What to do ->
Record by record, write out the listing word for word while omitting pictures.

Material supplied below:

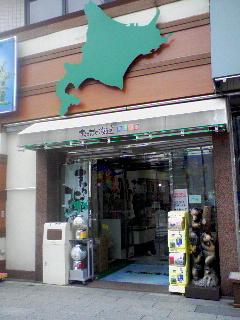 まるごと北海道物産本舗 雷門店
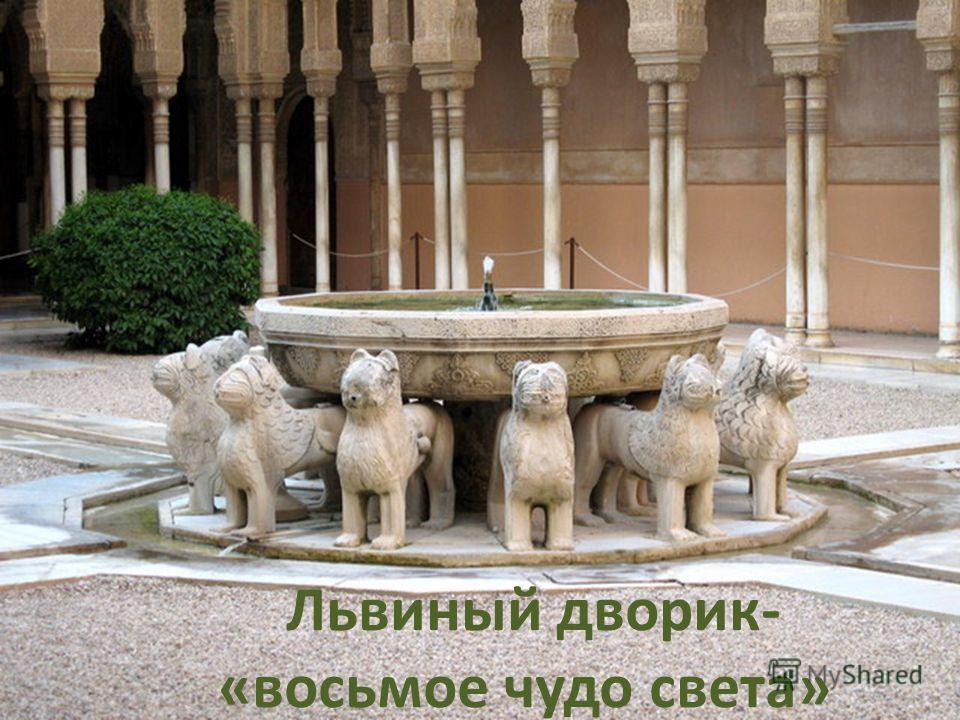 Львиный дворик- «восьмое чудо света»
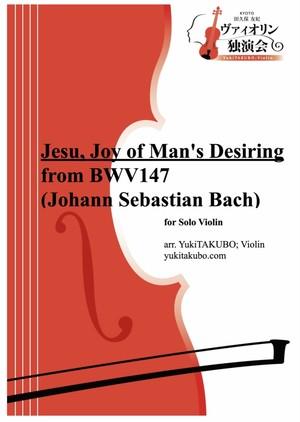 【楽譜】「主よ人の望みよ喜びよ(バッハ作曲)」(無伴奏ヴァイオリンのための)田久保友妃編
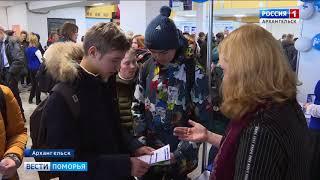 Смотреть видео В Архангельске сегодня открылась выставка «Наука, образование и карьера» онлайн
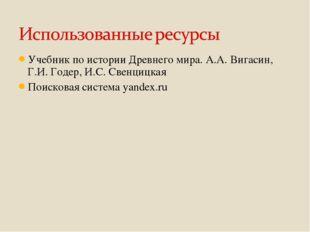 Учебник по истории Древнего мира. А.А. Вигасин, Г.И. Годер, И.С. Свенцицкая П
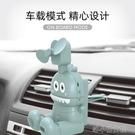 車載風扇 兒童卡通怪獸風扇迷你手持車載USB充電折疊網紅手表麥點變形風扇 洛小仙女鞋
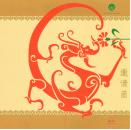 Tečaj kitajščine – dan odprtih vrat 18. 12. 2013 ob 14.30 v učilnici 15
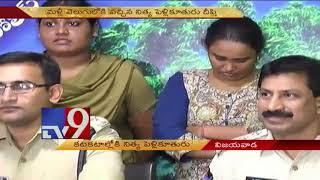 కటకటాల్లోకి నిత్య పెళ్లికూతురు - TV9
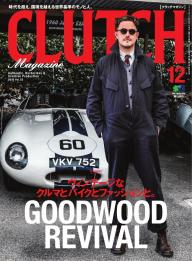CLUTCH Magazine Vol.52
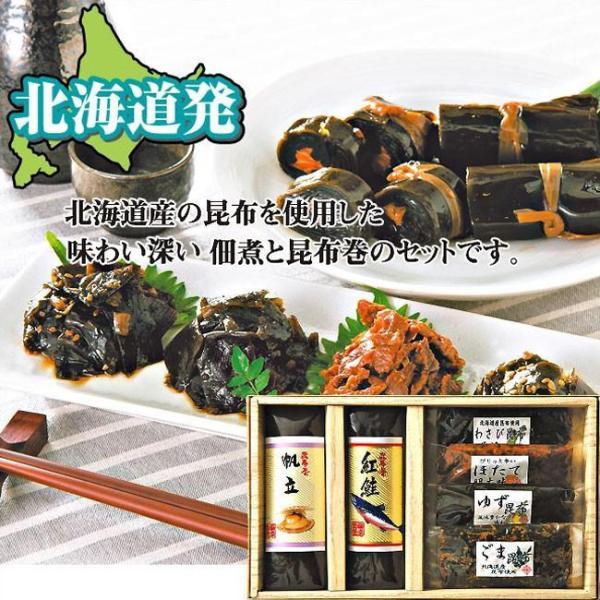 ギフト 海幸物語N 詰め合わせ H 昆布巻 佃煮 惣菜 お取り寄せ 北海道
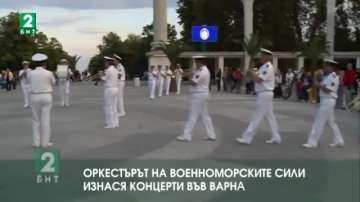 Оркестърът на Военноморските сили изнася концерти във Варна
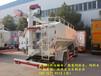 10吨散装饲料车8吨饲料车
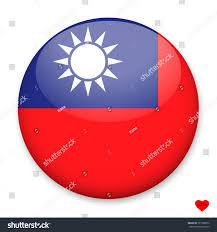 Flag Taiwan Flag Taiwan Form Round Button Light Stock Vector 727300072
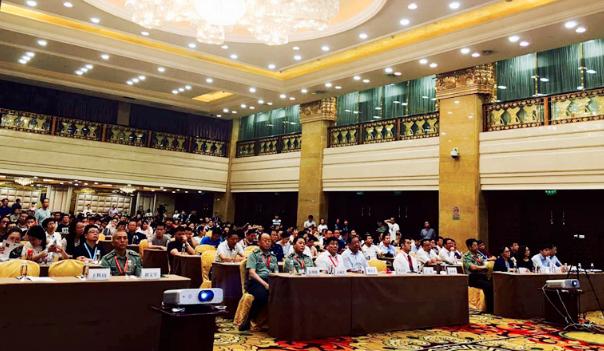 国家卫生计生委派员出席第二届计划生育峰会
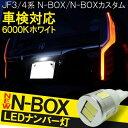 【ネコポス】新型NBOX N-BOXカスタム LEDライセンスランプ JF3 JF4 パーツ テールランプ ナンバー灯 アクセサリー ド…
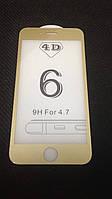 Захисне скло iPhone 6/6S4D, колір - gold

End of Material supplied.

Result of the task ->
 まるごと北海道物産本舗 雷門店
 Львиный дворик- «восьмое чудо света»
 【楽譜】「主よ人の望みよ喜びよ(バッハ作曲)」(無伴奏ヴァイオリンのための)田久保友妃編
 Смотреть видео В Архангельске сегодня открылась выставка «Наука, образование и карьера» онлайн
 Учебник по истории Древнего мира. А.А. Вигасин, Г.И. Годер, И.С. Свенцицкая П
 車載風扇 兒童卡通怪獸風扇迷你手持車載USB充電折疊網紅手表麥點變形風扇 洛小仙女鞋
 Tečaj kitajščine – dan odprtih vrat 18. 12. 2013 ob 14.30 v učilnici 15
 కటకటాల్లోకి నిత్య పెళ్లికూతురు - TV9
CLUTCH Magazine Vol.52
 ギフト 海幸物語N 詰め合わせ H 昆布巻 佃煮 惣菜 お取り寄せ 北海道
 Оркестърът на Военноморските сили изнася концерти във Варна
 10吨散装饲料车8吨饲料车
 Flag Taiwan Flag Taiwan Form Round Button Light Stock Vector 727300072
 国家卫生计生委派员出席第二届计划生育峰会
 【ネコポス】新型NBOX N-BOXカスタム LEDライセンスランプ JF3 JF4 パーツ テールランプ ナンバー灯 アクセサリー ド…
 Захисне скло iPhone 6/6S4D, колір - gold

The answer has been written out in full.